Mr Swan accused Mr Newman, now Premier, of wasting taxpayer money to give billionaires a tax cut.
”Campbell Newman says he hasn’t got any money, therefore he’s got to sack thousands of workers in Queensland. But he’s got enough money to fund an expensive High Court challenge which will be futile and which would ultimately deliver a tax cut to the likes of Clive Palmer.”
Ah, yes, we can’t not have the Empty Suit, leader of the federal Coalition, chime in on this one:
Opposition Leader Tony Abbott said the states are entitled to challenge the MRRT, which the Coalition would repeal, and that it unfairly targeted some states.

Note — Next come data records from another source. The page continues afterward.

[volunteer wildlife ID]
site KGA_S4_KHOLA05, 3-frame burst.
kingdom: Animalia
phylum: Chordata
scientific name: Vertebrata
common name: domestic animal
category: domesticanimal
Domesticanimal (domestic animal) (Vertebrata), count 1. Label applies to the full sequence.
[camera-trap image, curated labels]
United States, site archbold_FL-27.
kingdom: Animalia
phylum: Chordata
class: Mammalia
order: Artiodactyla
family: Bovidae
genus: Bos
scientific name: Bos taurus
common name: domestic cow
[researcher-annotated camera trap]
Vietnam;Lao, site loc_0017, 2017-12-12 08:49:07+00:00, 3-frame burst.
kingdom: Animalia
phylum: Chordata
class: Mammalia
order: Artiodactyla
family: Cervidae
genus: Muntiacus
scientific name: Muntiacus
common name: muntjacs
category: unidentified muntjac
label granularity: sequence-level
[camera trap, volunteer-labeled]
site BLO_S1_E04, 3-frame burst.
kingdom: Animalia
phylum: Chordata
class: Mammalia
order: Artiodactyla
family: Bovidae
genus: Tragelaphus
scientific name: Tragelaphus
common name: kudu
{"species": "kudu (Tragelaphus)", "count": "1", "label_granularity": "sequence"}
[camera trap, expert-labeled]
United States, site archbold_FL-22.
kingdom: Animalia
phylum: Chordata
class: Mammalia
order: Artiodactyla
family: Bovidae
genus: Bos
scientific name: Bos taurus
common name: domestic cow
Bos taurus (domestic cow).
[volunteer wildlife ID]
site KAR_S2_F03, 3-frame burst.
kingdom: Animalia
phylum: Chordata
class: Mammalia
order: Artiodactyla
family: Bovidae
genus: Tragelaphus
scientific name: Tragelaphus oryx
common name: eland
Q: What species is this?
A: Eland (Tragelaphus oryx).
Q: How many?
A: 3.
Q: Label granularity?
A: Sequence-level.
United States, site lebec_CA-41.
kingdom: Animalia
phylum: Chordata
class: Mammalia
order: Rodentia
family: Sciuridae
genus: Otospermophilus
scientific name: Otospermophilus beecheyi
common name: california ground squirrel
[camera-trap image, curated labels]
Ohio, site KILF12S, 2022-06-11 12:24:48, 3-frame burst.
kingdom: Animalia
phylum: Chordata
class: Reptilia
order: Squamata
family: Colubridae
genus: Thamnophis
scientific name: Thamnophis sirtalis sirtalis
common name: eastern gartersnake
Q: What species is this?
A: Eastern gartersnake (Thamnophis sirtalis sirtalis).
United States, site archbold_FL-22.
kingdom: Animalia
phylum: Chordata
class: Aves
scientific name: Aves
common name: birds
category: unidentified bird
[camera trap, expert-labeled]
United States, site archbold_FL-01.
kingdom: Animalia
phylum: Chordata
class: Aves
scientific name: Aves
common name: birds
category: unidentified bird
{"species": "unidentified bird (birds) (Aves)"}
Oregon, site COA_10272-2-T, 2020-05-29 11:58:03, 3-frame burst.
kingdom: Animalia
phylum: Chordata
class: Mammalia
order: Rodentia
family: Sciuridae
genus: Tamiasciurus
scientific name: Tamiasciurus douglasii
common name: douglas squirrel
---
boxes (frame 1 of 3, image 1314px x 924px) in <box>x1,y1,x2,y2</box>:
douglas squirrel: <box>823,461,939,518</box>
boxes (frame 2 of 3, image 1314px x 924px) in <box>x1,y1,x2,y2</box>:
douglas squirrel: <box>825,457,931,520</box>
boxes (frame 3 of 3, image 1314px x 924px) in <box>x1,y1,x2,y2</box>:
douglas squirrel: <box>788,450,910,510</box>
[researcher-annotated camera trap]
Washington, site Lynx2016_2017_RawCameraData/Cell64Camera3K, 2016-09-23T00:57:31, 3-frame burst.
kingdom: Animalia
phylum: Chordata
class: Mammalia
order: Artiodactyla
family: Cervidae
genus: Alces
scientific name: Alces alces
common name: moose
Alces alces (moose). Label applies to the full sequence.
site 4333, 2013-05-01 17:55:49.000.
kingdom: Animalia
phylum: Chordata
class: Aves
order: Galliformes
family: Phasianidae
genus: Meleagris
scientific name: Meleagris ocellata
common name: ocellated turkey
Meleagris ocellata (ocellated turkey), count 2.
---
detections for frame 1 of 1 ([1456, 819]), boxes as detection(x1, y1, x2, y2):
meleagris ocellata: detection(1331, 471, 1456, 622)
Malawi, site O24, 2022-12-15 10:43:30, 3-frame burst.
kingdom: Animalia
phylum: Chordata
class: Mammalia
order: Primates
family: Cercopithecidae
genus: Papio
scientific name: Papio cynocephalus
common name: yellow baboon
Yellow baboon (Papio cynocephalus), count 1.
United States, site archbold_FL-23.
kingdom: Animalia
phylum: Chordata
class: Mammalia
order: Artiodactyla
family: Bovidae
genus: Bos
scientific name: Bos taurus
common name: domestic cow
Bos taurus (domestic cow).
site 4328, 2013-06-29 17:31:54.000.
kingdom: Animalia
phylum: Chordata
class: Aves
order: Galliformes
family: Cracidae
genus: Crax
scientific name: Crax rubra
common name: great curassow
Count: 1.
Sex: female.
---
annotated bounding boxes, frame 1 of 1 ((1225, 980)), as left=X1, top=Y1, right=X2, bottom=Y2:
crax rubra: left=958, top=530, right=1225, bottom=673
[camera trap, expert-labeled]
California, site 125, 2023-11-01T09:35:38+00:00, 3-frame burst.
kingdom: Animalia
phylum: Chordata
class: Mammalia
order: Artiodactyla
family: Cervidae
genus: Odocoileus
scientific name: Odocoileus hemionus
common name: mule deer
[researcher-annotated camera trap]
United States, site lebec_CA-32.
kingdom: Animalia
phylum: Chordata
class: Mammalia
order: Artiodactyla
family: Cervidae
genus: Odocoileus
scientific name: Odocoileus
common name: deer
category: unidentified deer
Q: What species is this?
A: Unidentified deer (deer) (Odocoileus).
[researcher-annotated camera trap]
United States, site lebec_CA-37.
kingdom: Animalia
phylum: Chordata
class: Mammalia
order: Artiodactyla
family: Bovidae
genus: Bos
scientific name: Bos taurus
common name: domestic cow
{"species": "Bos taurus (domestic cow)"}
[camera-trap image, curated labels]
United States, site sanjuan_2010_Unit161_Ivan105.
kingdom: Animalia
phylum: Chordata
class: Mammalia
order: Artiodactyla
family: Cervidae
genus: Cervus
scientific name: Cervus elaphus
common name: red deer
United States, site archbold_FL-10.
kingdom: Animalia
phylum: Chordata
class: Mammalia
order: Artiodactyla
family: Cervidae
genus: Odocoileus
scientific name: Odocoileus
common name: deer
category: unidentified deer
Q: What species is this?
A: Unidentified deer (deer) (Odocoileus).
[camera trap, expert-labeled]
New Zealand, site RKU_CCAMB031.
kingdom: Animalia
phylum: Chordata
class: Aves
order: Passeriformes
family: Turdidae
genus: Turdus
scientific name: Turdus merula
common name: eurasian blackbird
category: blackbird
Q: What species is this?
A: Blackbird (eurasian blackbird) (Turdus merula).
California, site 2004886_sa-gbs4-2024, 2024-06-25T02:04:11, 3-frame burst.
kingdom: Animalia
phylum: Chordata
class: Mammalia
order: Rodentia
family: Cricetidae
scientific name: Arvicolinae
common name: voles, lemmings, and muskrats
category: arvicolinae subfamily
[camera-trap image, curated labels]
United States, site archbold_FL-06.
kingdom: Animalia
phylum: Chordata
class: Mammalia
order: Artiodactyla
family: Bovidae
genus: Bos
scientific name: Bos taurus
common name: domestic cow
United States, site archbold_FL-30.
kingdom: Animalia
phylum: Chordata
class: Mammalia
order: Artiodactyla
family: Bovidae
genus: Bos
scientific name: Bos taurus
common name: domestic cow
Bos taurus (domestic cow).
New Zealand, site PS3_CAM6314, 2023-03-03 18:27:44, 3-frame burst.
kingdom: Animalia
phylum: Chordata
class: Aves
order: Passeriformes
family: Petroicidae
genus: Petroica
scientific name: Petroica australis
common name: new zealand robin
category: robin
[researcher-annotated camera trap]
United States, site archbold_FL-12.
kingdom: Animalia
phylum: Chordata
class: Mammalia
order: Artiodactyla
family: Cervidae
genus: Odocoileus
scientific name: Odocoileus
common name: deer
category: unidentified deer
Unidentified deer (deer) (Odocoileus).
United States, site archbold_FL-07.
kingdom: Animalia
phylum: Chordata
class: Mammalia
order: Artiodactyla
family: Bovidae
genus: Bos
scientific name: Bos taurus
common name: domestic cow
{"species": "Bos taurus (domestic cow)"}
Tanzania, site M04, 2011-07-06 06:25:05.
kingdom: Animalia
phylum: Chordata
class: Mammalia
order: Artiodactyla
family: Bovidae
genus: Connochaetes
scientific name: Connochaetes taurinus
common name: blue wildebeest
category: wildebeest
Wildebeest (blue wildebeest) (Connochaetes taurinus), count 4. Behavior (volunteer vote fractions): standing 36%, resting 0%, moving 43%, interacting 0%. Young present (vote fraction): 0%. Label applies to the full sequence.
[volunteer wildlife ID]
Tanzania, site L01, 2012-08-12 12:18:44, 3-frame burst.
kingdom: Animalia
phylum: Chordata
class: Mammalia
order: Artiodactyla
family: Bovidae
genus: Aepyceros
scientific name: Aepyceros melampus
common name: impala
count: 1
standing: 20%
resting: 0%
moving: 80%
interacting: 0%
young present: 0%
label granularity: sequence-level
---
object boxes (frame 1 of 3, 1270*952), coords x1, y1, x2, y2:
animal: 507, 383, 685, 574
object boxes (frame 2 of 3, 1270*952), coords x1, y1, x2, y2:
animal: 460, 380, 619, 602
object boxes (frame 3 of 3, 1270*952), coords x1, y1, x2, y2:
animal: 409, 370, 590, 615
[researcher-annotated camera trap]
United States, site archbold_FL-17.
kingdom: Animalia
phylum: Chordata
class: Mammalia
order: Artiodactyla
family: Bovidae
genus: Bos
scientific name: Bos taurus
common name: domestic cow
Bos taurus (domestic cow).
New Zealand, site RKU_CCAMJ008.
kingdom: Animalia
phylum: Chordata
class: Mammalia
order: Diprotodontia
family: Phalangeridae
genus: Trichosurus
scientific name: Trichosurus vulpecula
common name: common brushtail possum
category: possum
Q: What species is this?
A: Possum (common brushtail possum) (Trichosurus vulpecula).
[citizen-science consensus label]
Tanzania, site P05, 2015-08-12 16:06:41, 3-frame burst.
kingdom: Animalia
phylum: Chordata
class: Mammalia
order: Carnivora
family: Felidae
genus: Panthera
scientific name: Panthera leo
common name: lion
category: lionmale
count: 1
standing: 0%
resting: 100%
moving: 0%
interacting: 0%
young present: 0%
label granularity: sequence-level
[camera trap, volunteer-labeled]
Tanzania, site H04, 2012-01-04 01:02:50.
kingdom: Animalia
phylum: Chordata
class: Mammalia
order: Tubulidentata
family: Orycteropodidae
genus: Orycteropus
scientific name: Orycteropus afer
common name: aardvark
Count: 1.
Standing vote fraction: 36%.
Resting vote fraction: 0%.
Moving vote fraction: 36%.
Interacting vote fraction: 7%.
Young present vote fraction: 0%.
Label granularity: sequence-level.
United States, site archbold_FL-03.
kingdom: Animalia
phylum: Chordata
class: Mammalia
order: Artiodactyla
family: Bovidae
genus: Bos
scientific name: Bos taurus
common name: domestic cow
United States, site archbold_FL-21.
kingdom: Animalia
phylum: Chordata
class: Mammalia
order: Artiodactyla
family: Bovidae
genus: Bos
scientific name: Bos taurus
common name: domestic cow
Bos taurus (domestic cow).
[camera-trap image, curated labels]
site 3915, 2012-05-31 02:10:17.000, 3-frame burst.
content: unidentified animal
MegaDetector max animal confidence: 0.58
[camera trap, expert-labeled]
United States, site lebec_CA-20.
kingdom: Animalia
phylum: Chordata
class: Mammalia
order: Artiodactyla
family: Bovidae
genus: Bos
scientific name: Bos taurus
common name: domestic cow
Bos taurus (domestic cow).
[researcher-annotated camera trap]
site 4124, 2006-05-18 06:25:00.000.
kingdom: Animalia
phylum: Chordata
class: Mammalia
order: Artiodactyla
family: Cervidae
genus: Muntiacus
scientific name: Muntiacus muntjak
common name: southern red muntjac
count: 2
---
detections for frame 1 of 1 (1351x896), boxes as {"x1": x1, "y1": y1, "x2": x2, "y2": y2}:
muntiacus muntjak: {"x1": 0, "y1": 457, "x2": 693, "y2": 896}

“There is no doubt that the mining tax is bad for the Australian states,” Mr Abbott said in Perth on Monday.
“There is no doubt that the mining tax particularly targets the resource-rich states, and if the states in question wish to challenge in court, that’s a perfectly reasonable thing.”
Silver lining: The fictional Queeg ends up being sidelined to a secondary assignment and passed over promotion. Essentially, his bizarre behaviors gets him voted off the island, in today’s TV talk. We can only hope Queeg Queensland suffers the same fate.
Before they shuffled off for the weekend, you kind of wonder weather the PM, or the Empty Suit (leader of the Opposition) orr Gina, the mining baron who is busy with her “I, Gina” show, had a chance to catch a story in the paper of record on the other side of the planet, which, if true, could mean a huge headache for the economy here at home. The upshot: China might be lying about its economic health. Uh-oh.
The New York Times weighed in with this nugget:
As the Chinese economy continues to sputter, prominent corporate executives in China and Western economists say there is evidence that local and provincial officials are falsifying economic statistics to disguise the true depth of the troubles.
Someone apparently is going around counting coal cars (talk about boring jobs–does that person get extra pay?):
Record-setting mountains of excess coal have accumulated at the country’s biggest storage areas because power plants are burning less coal in the face of tumbling electricity demand. But local and provincial government officials have forced plant managers not to report to Beijing the full extent of the slowdown, power sector executives said.
Electricity production and consumption have been considered a telltale sign of a wide variety of economic activity. They are widely viewed by foreign investors and even some Chinese officials as the gold standard for measuring what is really happening in the country’s economy, because the gathering and reporting of data in China is not considered as reliable as it is in many countries.
Indeed, officials in some cities and provinces are also overstating economic output, corporate revenue, corporate profits and tax receipts, the corporate executives and economists said. The officials do so by urging businesses to keep separate sets of books, showing improving business results and tax payments that do not exist.
What might this mean…nothing good:
The executives and economists roughly estimated that the effect of the inaccurate statistics was to falsely inflate a variety of economic indicators by 1 or 2 percentage points. That may be enough to make very bad economic news look merely bad. [emphasis added]
If the point of the story isn’t obvious: If China’s economy is actually very bad, not just bad, then, it will get worse here. Or to put a more fashionable for the season spin, perhaps inspired by the cacophony of sneezing and hacking rumbling from office pod to office pod, if China is coming down with an economic flu, it’s going to spread fast across Western Australia and every corner of the mining boom.
So, maybe all those regular people who aren’t feeling as optimistic as the Reserve Bank keeps telling they should be feeling know a lot more than the people in charge of monetary policy.